- Born: Zoe Papadimitriou February 2, 1955 (age 71) Greece
- Citizenship: American
- Education: Harvard Business School
- Occupation: Business executive
- Known for: Former banking executive at Morgan Stanley
- Spouse: Ernesto Cruz (div. 2014)
- Children: 3

= Zoe Cruz =

Greek American banking executive

Zoe Cruz (born Zoe Papadimitriou on February 2, 1955) is a Greek American senior banking executive and former co-president of Morgan Stanley. Currently, she serves as Founder and CEO of Menai Financial Group.

==Early life and education==
Cruz was born Zoe Papadimitriou in Greece. At the age of 14, she and her parents moved to Massachusetts, United States. She graduated from Harvard University magna cum laude with a B.A. in Romance Languages & Literatures in 1977 and earned an MBA from Harvard Business School in 1982.

Cruz is fluent in Greek, English, Spanish and French.

==Career==
In 1982, after graduating from business school and becoming a mother, Cruz was recruited by Morgan Stanley and had a 25-year tenure at the firm. She became a vice president in 1986, a Principal in 1988, and a managing director in 1990. From 2000 to 2005, she held the position of global Head of Fixed Income, Commodities and Foreign Exchange. She was appointed co-president on February 9, 2006.

In 2006, she was on the list of Forbes' 100 Most Powerful Women of the World and ranked in the #10 spot.

On November 29, 2007, Morgan Stanley announced that Cruz was resigning as co-president of the firm and that she would retire immediately.

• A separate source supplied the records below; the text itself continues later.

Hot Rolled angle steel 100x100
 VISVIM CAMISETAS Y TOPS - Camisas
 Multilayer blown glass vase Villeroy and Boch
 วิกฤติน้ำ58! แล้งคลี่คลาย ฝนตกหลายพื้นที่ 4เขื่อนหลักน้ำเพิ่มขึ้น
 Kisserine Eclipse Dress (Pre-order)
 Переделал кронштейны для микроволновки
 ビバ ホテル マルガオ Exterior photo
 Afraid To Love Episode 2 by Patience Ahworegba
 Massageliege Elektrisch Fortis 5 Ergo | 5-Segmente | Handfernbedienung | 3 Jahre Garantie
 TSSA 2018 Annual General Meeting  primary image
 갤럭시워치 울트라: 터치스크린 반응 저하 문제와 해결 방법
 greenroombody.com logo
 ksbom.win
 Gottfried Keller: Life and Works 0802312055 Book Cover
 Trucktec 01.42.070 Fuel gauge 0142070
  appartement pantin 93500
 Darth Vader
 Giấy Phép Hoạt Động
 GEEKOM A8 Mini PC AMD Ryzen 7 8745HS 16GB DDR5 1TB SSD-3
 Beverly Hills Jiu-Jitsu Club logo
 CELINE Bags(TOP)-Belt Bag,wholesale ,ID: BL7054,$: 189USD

Following Morgan Stanley, Cruz was on the board of trustees for the Harlem Children’s Zone, a nonprofit providing education and social service programs for children in New York. She also served on the Harvard College Dean’s Council, the board of directors for the Lincoln Center and as a full committee member for New York-Presbyterian Hospital.

Cruz also sat on the advisory board at Ondra Partners, an independent financial advisory firm founded in 2008.

In 2009, Cruz started hedge fund Vorás Capital Management, a macro, and credit fund. The firm was converted into EOZ Global, a single family office that invests in startups, in 2012. EOZ Global’s holdings span a number of industries, including biotech and manufacturing.

Cruz was appointed as a member of the Bowdoin College Investment Committee in 2012 and remains on the committee today.

In January 2014, Cruz, long dubbed "Cruz Missile," joined the Board of Anglo-South African financial behemoth Old Mutual as an independent non-executive director. She sat on its board of directors through 2018.

From 2016 to 2017, she was a senior advisor to regulatory consulting firm Promontory Financial Group LLC.

Cruz was appointed to the Advisory Council of the Harvard Kennedy School Center for Business and Government in 2016 and still serves on the council today.

Cruz was on the board of directors of Ripple from 2017 to 2019.

In 2018, Cruz was appointed a non-executive director and member of Man Group’s Board and Remuneration Committee, and she maintains these positions with the company to date.

In 2020, Cruz founded Menai Financial Group, a firm that provides institutional-grade investment products, market making services and infrastructure for the digital asset space.

==Accolades==
In 2015, Cruz was named one of Fortune’s “Most Powerful Women in Business”, and was recognized by The Wall Street Journal as a businesswoman “In Line to Lead.” She was named one of Forbes’ “Most Powerful Women” in 2005, 2006 and 2007. Cruz was named as the highest paid woman by Fortune in 2006, with total compensation of $30 million. In 2007, she was recognized as one of The Wall Street Journal’s “50 Women to Watch in Business,” one of Fortune’s “6 CEOs to Be” and “Power 50”, and one of American Banker’s “Most Powerful Women’s in Finance.” She has also been named one of Crain’s New York’s “Most Powerful Women.”

In 2025, Cruz was featured in the Forbes' 50 Over 50: Investment list.